Mr Rubio, who had earlier said to expect 'real progress' within hours, blamed 'historic longtime rivalries' for the clashes in the majority-Druze city of Sweida, in Syria's south, which Israel has cited for its latest military intervention.
'It led to an unfortunate situation and a misunderstanding, it looks like, between the Israeli side and the Syrian side,' Mr Rubio told reporters in the White House of the situation which has included Israel bombing the Syrian army's headquarters in the capital Damascus.
The aftermath of an Israeli air strike on Syria's defence ministry headquarters is seen on July 16, 2025 in Damascus, Syria. (Photo by Ali)
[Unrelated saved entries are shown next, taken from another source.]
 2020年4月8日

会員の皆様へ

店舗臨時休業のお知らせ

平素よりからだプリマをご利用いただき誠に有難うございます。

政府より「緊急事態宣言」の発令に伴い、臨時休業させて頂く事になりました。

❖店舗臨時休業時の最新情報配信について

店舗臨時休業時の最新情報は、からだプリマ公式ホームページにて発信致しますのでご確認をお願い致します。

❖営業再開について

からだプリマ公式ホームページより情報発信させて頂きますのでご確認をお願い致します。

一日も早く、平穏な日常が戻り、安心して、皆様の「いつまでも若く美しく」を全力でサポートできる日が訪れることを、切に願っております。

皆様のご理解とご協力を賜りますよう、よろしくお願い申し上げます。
'We've been engaged with them all morning long and all night long — with both sides — and we think we're on our way towards a real de-escalation and then hopefully get back on track and helping Syria build the country and arriving at a situation in the Middle East that is far more stable,' Mr Rubio, who is also national security adviser, said as Donald Trump nodded.
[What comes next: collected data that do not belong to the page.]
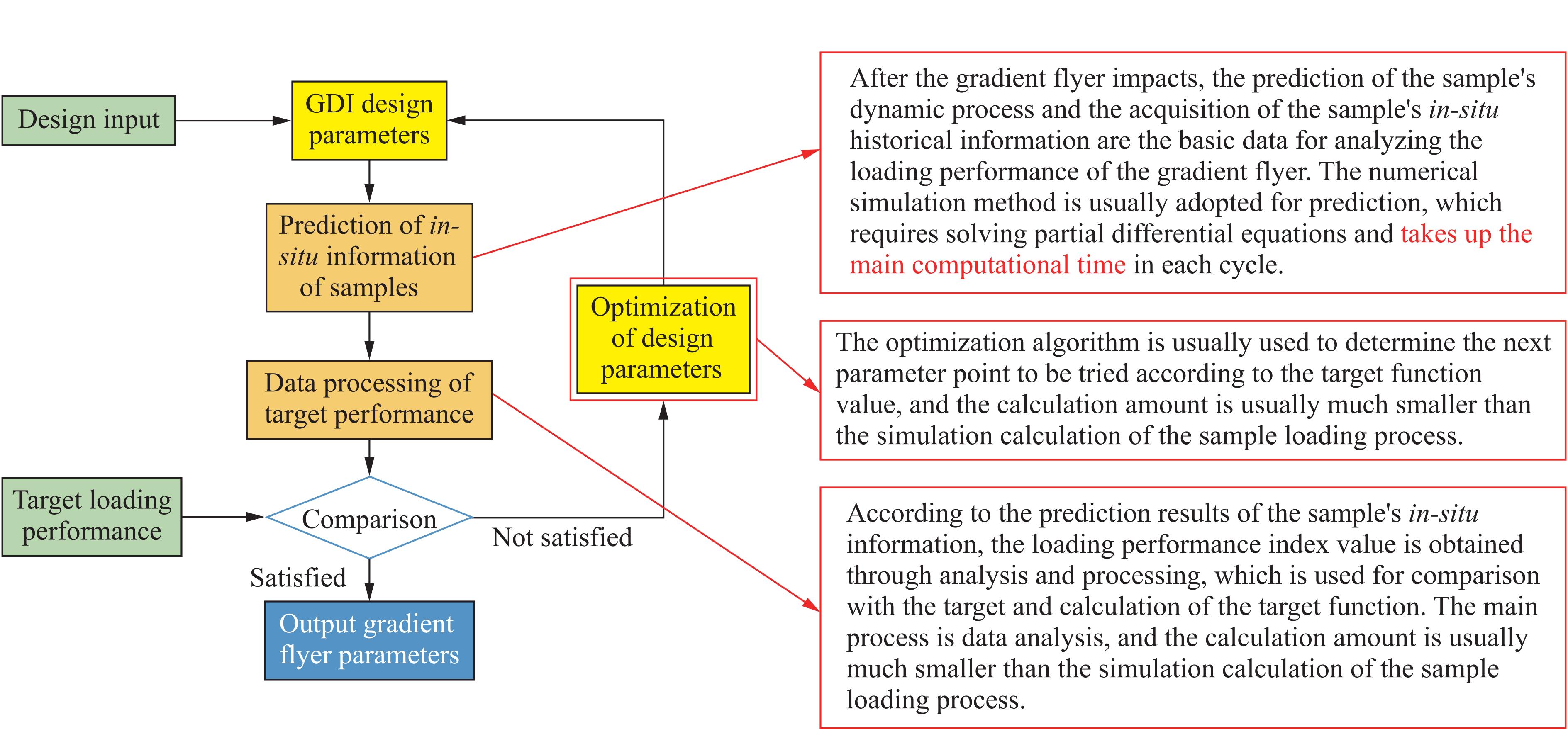 Design input

GDI design parameters

Prediction of in-situ information of samples

Data processing of target performance

Target loading performance

Comparison

Not satisfied

Satisfied

Output gradient flyer parameters

Optimization of design parameters

After the gradient flyer impacts, the prediction of the sample's dynamic process and the acquisition of the sample's in-situ historical information are the basic data for analyzing the loading performance of the gradient flyer. The numerical simulation method is usually adopted for prediction, which requires solving partial differential equations and takes up the main computational time in each cycle.

The optimization algorithm is usually used to determine the next parameter point to be tried according to the target function value, and the calculation amount is usually much smaller than the simulation calculation of the sample loading process.

According to the prediction results of the sample's in-situ information, the loading performance index value is obtained through analysis and processing, which is used for comparison with the target and calculation of the target function. The main process is data analysis, and the calculation amount is usually much smaller than the simulation calculation of the sample loading process.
State Department spokeswoman Tammy Bruce, speaking shortly before Mr Rubio's announcement of a deal, said that the United States had asked Syrian government forces to pull out of the flashpoint area.
US President Donald Trump listens to Secretary of State Marco Rubio speak during a meeting in the Oval Office of the White House in Washington, DC, on July 16, 2025. (Photo by ANDREW CABALLERO-REYNOLDS / AFP)
'We are calling on the Syrian government to, in fact, withdraw their military in order to enable all sides to de-escalate and find a path forward,' she told reporters, without specifying the exact area.
She declined comment on whether the United States wanted Israel to stop its strikes.
Mr Rubio, asked by a reporter earlier in the day at the State Department what he thought of Israel's bombing, said, 'We're very concerned about it. We want it to stop'.
The State Department afterwards issued fuller comments in which Mr Rubio did not directly reference Israel but said that the communal violence was a 'direct threat to efforts to help build a peaceful and stable Syria'.
A woman carries a Druze and an Israeli flag, Many Druze faith followers live within Israel. (Photo by AHMAD GHARABLI / AFP)
'We have been and remain in repeated and constant talks with the governments of Syria and Israel on this matter,' he said Mr Trump has staunchly backed Israel including in its military campaigns in Gaza and Iran.
But he has been prioritising diplomacy with Syria's new leadership, seeing an opening after Sunni Islamist-led fighters toppled longtime ruler al-Assad in December.